PROBLEM A: In the article on police interrogation of murder suspects, list the tactics named in the paragraph that begins "Police interrogation tactics are almost always psychological."
PROBLEM B: Carry on the article about interrogating murder suspects in Pennsylvania from the point where it stops.

PASSAGE FOR REVIEW:
※

From a criminal defense standpoint, murder suspects in Pennsylvania should ALWAYS exercise their right to remain silent. After all, police officers and detectives in murder cases are specially trained to interrogate suspects and get confessions, whether they are true or false.

Police interrogation tactics are almost always psychological, mental and emotional. It’s not uncommon for a detective who is interrogating a murder suspect to bring up the suspect’s family or parents, or a detective may discuss principles of respect and responsibility. Interrogators often try to appear like they are trying to help or protect the suspect, when the truth is that anything the suspect admits to will be used against them later.

In addition, interrogations in major cases, like murders or homicides, are geared to drag on. A suspect may spend hours being interrogated. So naturally, suspects get mentally and emotionally fatigued as time goes on. For the average person, such interrogations are overwhelming and frightening. For suspects with intellectual or mental disabilities, these interrogations are downright terrifying.

Related: Common Philadelphia Criminal Cases: Murder Charges and Pennsylvania Uniform Firearms Act Charges


Before a custodial interrogation begins, law enforcement is legally required to inform the suspect that they have constitutional rights to remain silent and to an attorney. Again, it’s crucial for a suspect to invoke their constitutional rights, for two main reasons.

First, there’s the risk of a false confession or the risk of confessing to other, unrelated crimes. It’s not uncommon for a murder suspect to confess to having committed other crimes in order to get out of the hot seat. For example, a Philadelphia resident is brought in for questioning in a major homicide case. Rather than invoke their right to remain silent, the individual speaks to detectives. He denies the murder, but after hours of questioning, he volunteers that he committed a robbery and where he’s hidden the gun used in the robbery. Assuming he’s innocent of murder, he will probably face robbery charges.

※

EXCERPTED RECORDS:

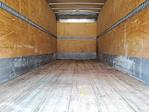 Used 2020 Isuzu NRR Regular Cab Box Truck for sale #PT302915 - photo 8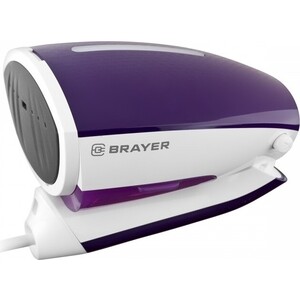 Отпариватель BRAYER BR4121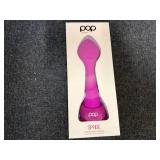 Pop Sonic Spade Facial Cleanser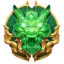 emeraldaurora.com favicon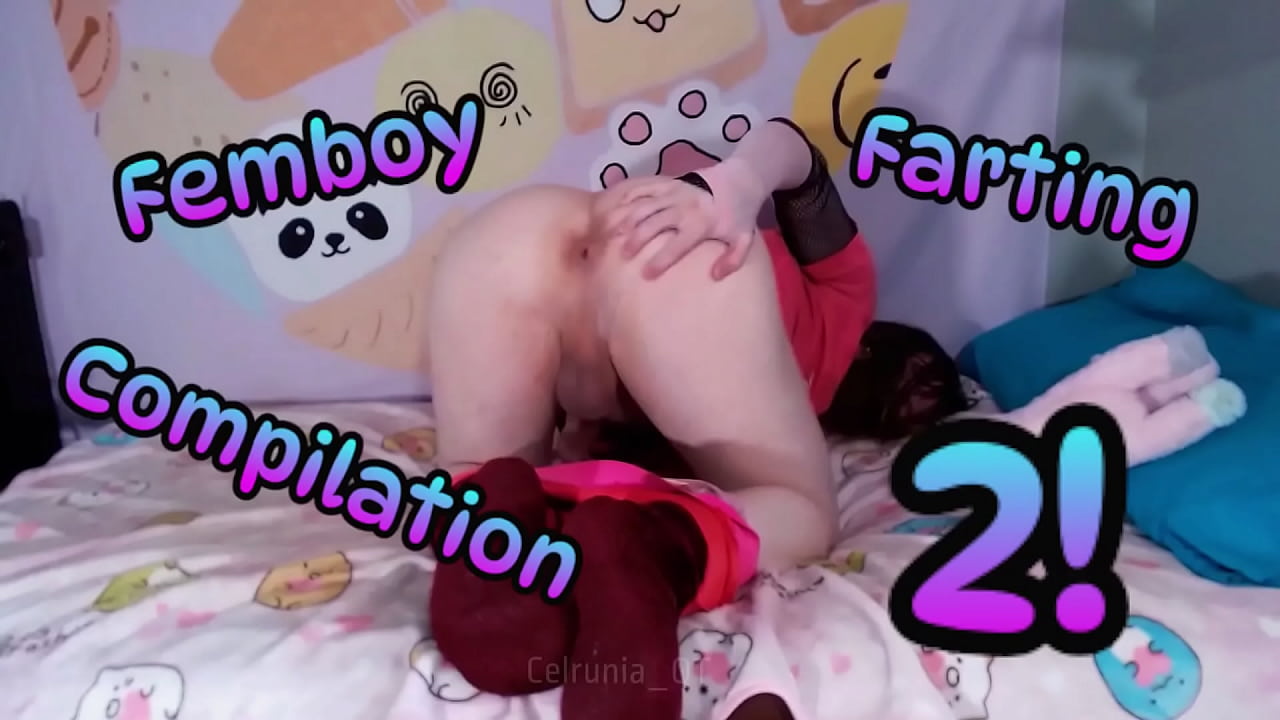 Compilación de femeninos 2! (Rompecabezas)
                   asshole naked skirt big ass trans compilation crossdresser hung fart big cock sissy stinky gross smelly disgusting femboy gock pale skin trans woman girl cock muchos negros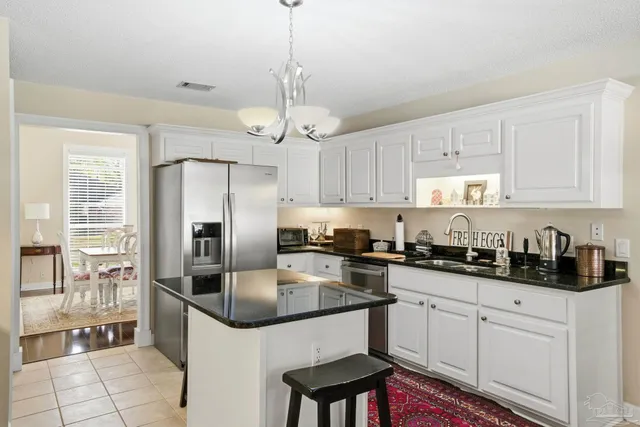 $389,000 | 1760 Condor Drive, Cantonment, FL 32533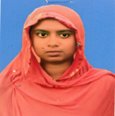 আতিয়া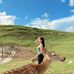 Kelly Yang - Facebook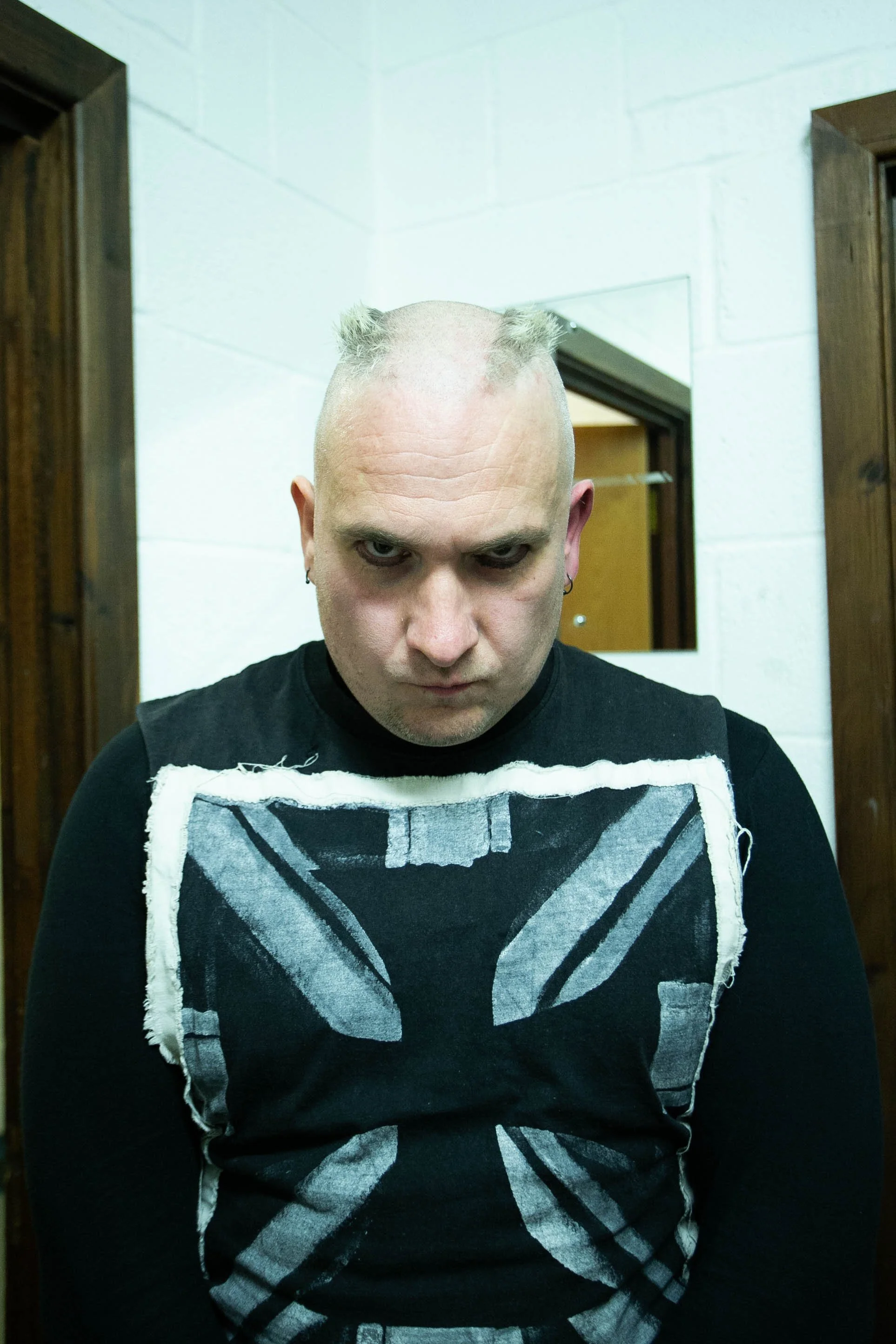 25_10_25_Flint Fire_016.jpg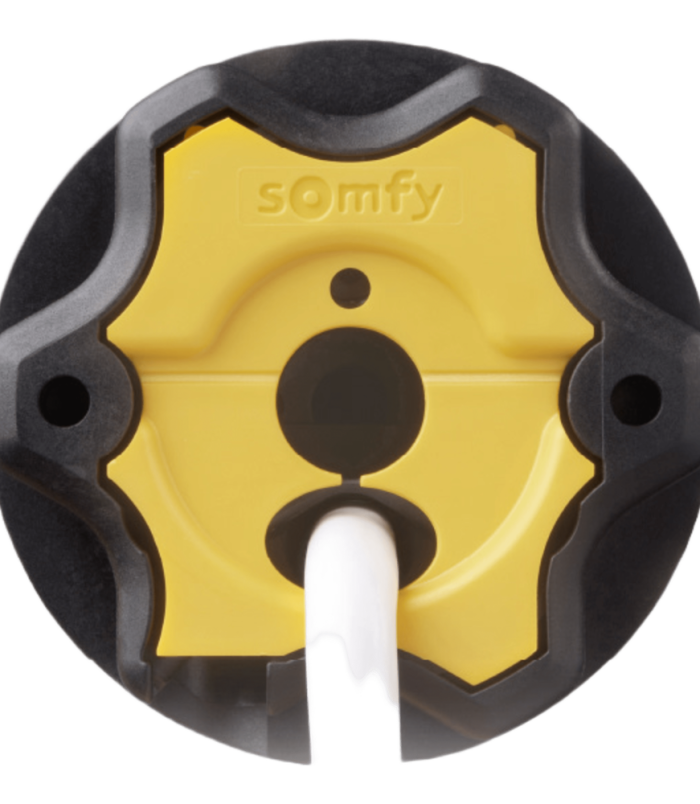 sec_3_0S1000-92.png sec_3_0S1000-92.png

※

TASK RESULT A:
- Bringing up the suspect's family or parents
- Discussing principles of respect and responsibility
- Appearing to help or protect the suspect

TASK RESULT B:
Second, there’s the risk that critical evidence will be found and seized as a result of admissions made during a confession. For example, a murder suspect is questioned about a shooting death. Rather than remain silent, she agrees to talk to detectives. Eventually, she admits to the crime and even tells officers where she hid the gun used in the shooting. Officers retrieve the gun, find her fingerprints on it, and match it to the bullets retrieved from the victim. All this evidence will be used against her to either get her to plead guilty or get a jury or judge to find her guilty after a trial.

The reality is that nothing a suspect admits to during an interrogation in a murder case is going to help their own case. Rather, it’s the opposite. Any criminal admissions made during an investigation will only help law enforcement conduct their investigation and ultimately get a conviction.


In order to invoke the right to remain silent, a suspect has to say something affirmative. And it’s got to be clear or unequivocal. Simply not talking or remaining silent isn’t enough. Rather, a suspect must say something that a reasonable person would understand to mean that they don’t want to speak to detectives. Saying “I don’t know if I should talk to you.” isn’t enough. On the other hand, saying “I am through talking to you.” or “I want a lawyer before I talk to you.” would be enough.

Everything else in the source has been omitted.